Исходный отрывок:

# # # #

«Это как коллективный сеанс психотерапии»: интервью с авторами «Головоломки»
Перед выходом нового сенсационного мультфильма студии Pixar «Головоломка» его создатели, режиссер Пит Доктер и продюсер Джонас Ривера, рассказали Антону Долину, как и почему они взялись за такую неожиданную тему — конфликт эмоций в сознании 11-летней девочки.
- Со стороны сам проект «Головоломки» выглядит как неправдоподобно рискованный — он весь построен на визуализации процессов, происходящих в человеческом сознании. Вам вообще долго пришлось доказывать, что вы способны с таким справиться?
Джонас Ривера (на фото справа): У нас в Pixar все так странно устроено, что никому ничего доказывать не надо. Верьте или нет, мы всего лишь показали довольно приблизительный синопсис и несколько скетчей, после чего нам немедленно дали зеленый свет. По большому счету зависело все лично от Джона Лассетера, а он поддержал нас двумя руками. В этом и есть волшебство Pixar: у нас поддерживают самые невероятные идеи.
Пит Доктер: Вы, конечно, не первый спрашиваете нас о рисках. Но ответить-то нечего! Единственный вопрос, которым мы задавались, — это потенциал придуманной нам истории, насколько он велик. А дальше начинаем работать — и все. Никаких расчетов в это не замешано. Да и как просчитать такие вещи?..
- Никак, ведь никто до сих пор за подобное не брался. Разве что отчасти в литературе, но не в кинематографе.
Доктер: У нас есть один предшественник: диснеевская старая короткометражка «Разум и эмоции», пропагандистский фильм 1940-х, связанный с агитацией за участие во Второй мировой. Хотя, конечно, о полном метре, действие которого разворачивается в человеческом сознании, до нас никто не задумывался. Насколько мне известно.
- Ингмар Бергман однажды назвал Андрея Тарковского величайшим режиссером за его способность свободно путешествовать между мирами реальности и сна или воображения. Кажется, вы в «Головоломке» достигли именно этого.
Доктер: Но при этом мы не руководствовались так называемой «логикой сновидения», которая исключает логику в ее привычном понимании. Наоборот, если можно так выразиться, «Головоломка» реалистична, насколько это возможно. Мы не пытаемся заступить на территорию Дэвида Линча или Дэвида Финчера…
- …или современного азиатского кино, которое часто занимается схожими практиками.

# # # #

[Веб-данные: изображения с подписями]

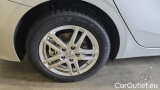  KIA  Cee'd 1.6 CRDi MHEV 100kW DCT Vision SW #10
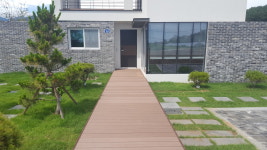 파란조경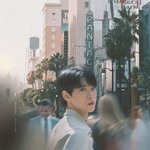 [NCT즌] 어니 이 사진은 뭔가 있음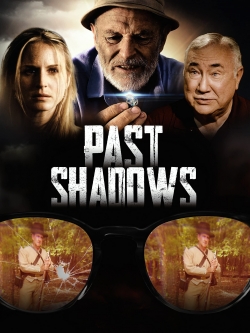 Watch Past Shadows Movies Online Free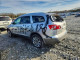Buick ENCLAVE 2012 — Copart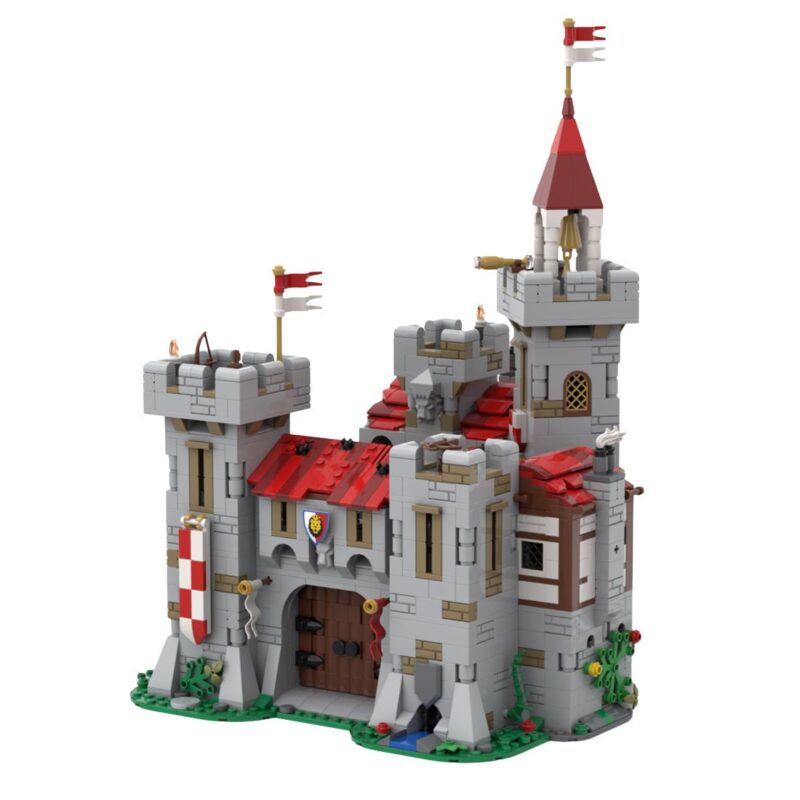 moc-176629-river-castle-royal-knights-klemmbausteinelesdiylesdiy-555210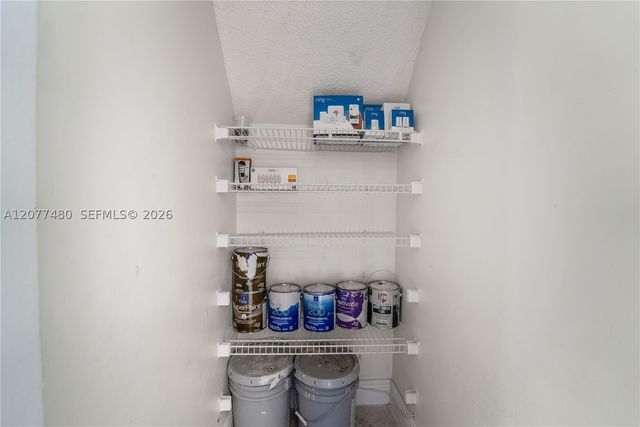 15354 SW 36th Ter, Miami, FL 33185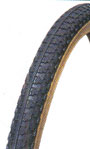 bicycle tyres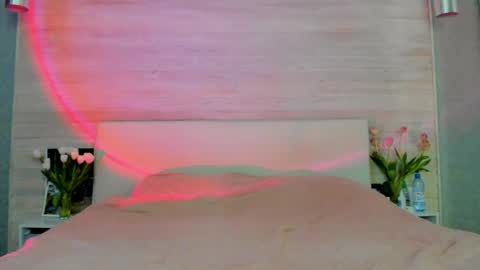 Snapshot of molly_hunt chatting on 03.10.26 Molly Hunt online show from 03.10.26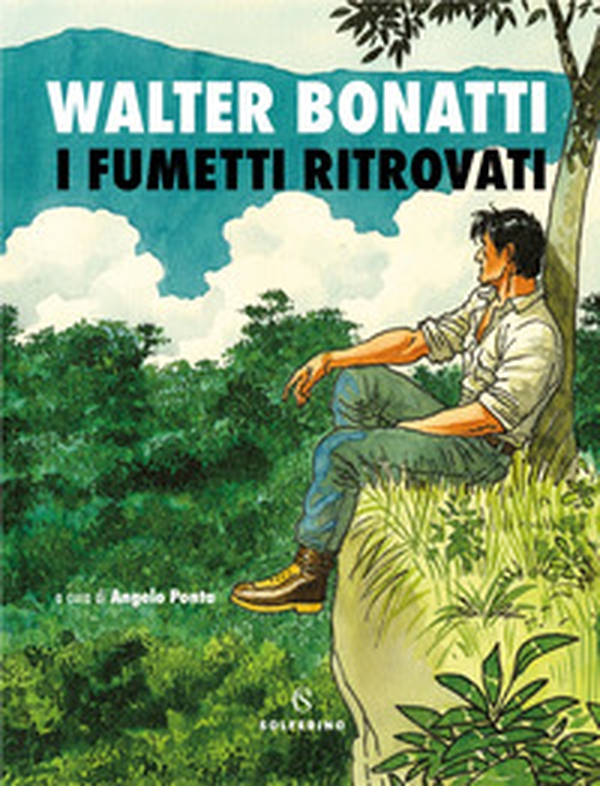 I fumetti ritrovati - Librerie.coop I fumetti ritrovati - Librerie.coop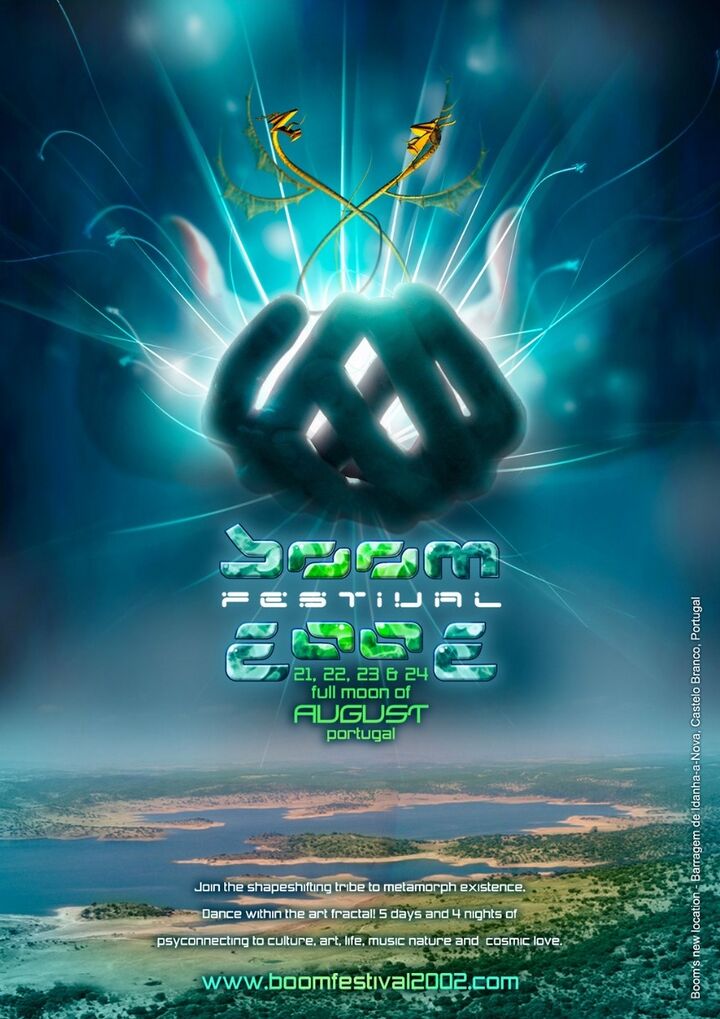 File:2002-2X - Boom Festival.jpg
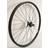 Connect MTB Baghjul 27.5" 11/12 Speed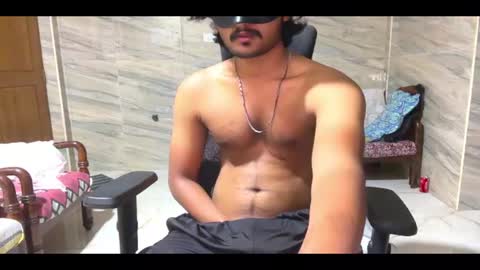 satoind online show from July 2026 12:20:02 PM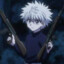 rysenu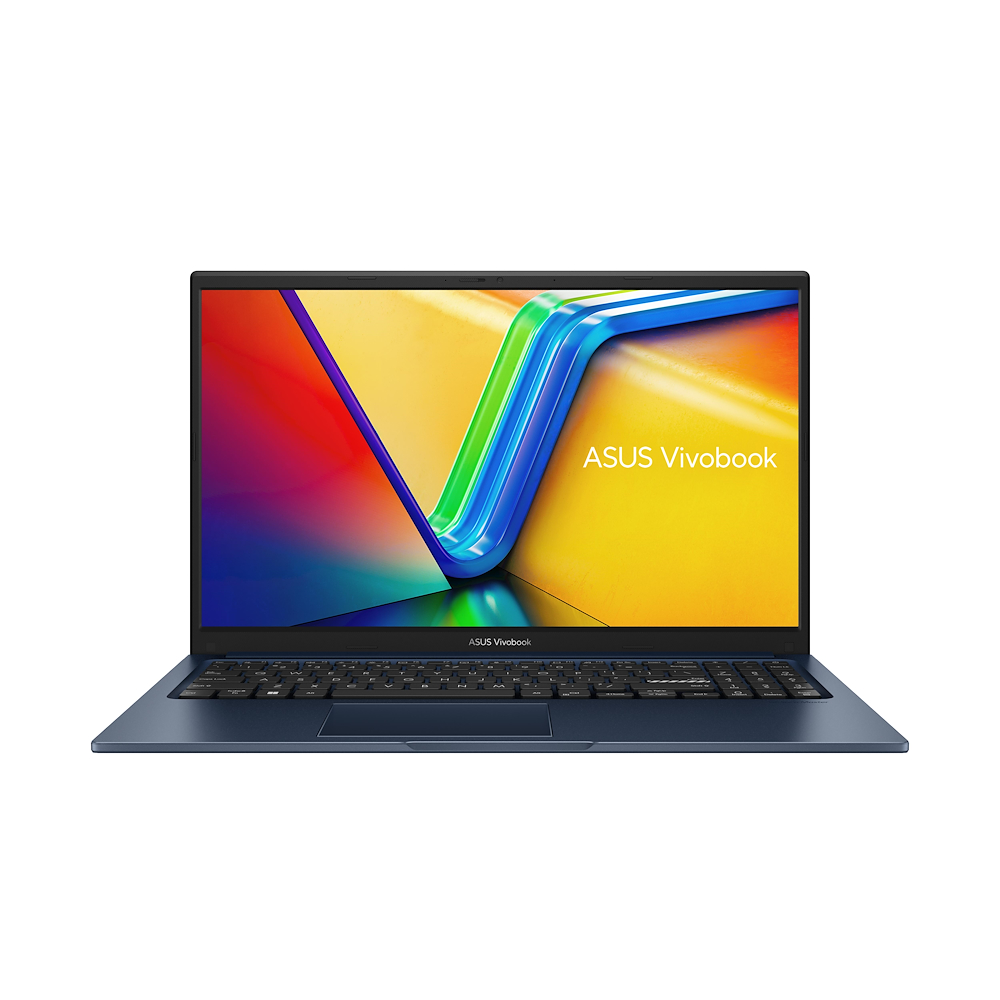 ASUS VIVOBOOKF1504VANJ2340W - Vivobook 15 Laptop mit Intel Core i7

# # # #

Изучаем материал:
a. Ответьте на вопросы по интервью о «Головоломке»:
(i) От кого, по словам Джонаса Риверы, лично зависела судьба проекта?
(ii) Какой фильм Пит Доктер называет предшественником «Головоломки»?
(iii) Кого Ингмар Бергман однажды назвал величайшим режиссером?
b. Продолжите интервью о «Головоломке» после его последней реплики.
Позиции выше — отдельный материал, к интервью о «Головоломке» они не относятся.

Ответы по заданиям:
a.
(i) От Джона Лассетера.
(ii) Диснеевскую короткометражку «Разум и эмоции», пропагандистский фильм 1940-х годов.
(iii) Андрея Тарковского.

b.
Доктер: Именно. У нас нет задачи убаюкать зрителя или ввергнуть его в транс. На лавры Феллини мы тоже не претендуем. Вот смотрите, например, наша героиня видит сон, страшный и странный. Но мы поместили в Центр управления эмоциями ночного дежурного — естественно, это Страх; мы смотрим сон его глазами и через его реакции — «Боже, что это за чушь?» — пытаемся анализировать даже самые абсурдные образы и ассоциации, как-то объясняя их.
- Насколько «Головоломка» личный проект для вас? С одной стороны, финальные титры состоят из сотен имен людей, работавших над фильмом. С другой, такая история не могла быть сконструирована, если бы у событий и персонажей не было реальных прототипов, и если они существуют, о них надо спрашивать авторов, то есть вас.
Доктер: Разумеется, здесь много личного, даже интимного, но нашей задачей было рассказать эти истории так, чтобы каждый почувствовал и увидел в них себя. То есть изобразить эдакий коллективный сеанс психотерапии. Взросление — процесс, через который проходит любой человек, хотя многие об этом со временем ухитряются забыть.
Ривера: У меня есть отчетливое воспоминание о том, как я в детстве играю в пластмассовые игрушки — персонажей «Звездных войн». Тогда как раз третий фильм вышел, «Возвращение Джедая». Ко мне подходит мой одноклассник и спрашивает: «Ты что, все еще играешь в это?» Мне вдруг стало стыдно в этом признаваться, и я равнодушным голосом ответил: «Нет, я просто собираю их для коллекции — говорят, они вырастут в цене, это выгодное приобретение». Хотя, разумеется, я просто играл! Помню этот момент отчетливо, как точку невозврата. Взросление — всегда и ложь, и боль, и потери, кто этого не знает?
Доктер: В «Головоломке» много деталей, связанных со мной. Я тоже вырос в Миннесоте, потом переехал с семьей в Сан-Франциско, в точности как Райли из нашего фильма. А потом, когда я был в пятом классе, мои родители на долгое время увезли меня в Данию; я вообще не понимал, на каком свете оказался. Это чувство, вероятно, точнее всего отражало сам процесс взросления.
- Но вы оба мальчики, а героиня вашей «Головоломки» — девочка. Почему? Это кивок в сторону «Алисы в Стране чудес» Кэрролла или «Унесенных призраками» Миядзаки?
Доктер: Мы вспоминали и ту, и другую девочку. Но вообще-то я всегда чувствовал себя эмоционально ближе к девочкам, чем к мальчикам. Например, к спорту был безразличен. Ну и много в чем еще. Кроме того, когда я писал сценарий, моей дочери как раз исполнилось одиннадцать. Помню, мы с женой были у психолога, и он сказал: «Нет на свете существ с более сложным эмоциональным устройством, чем девочки с семи до двенадцати лет». Эта фраза запала мне в память и стала основой для фильма. Тогда мы и сказали: «Головоломка» будет историей о девочке.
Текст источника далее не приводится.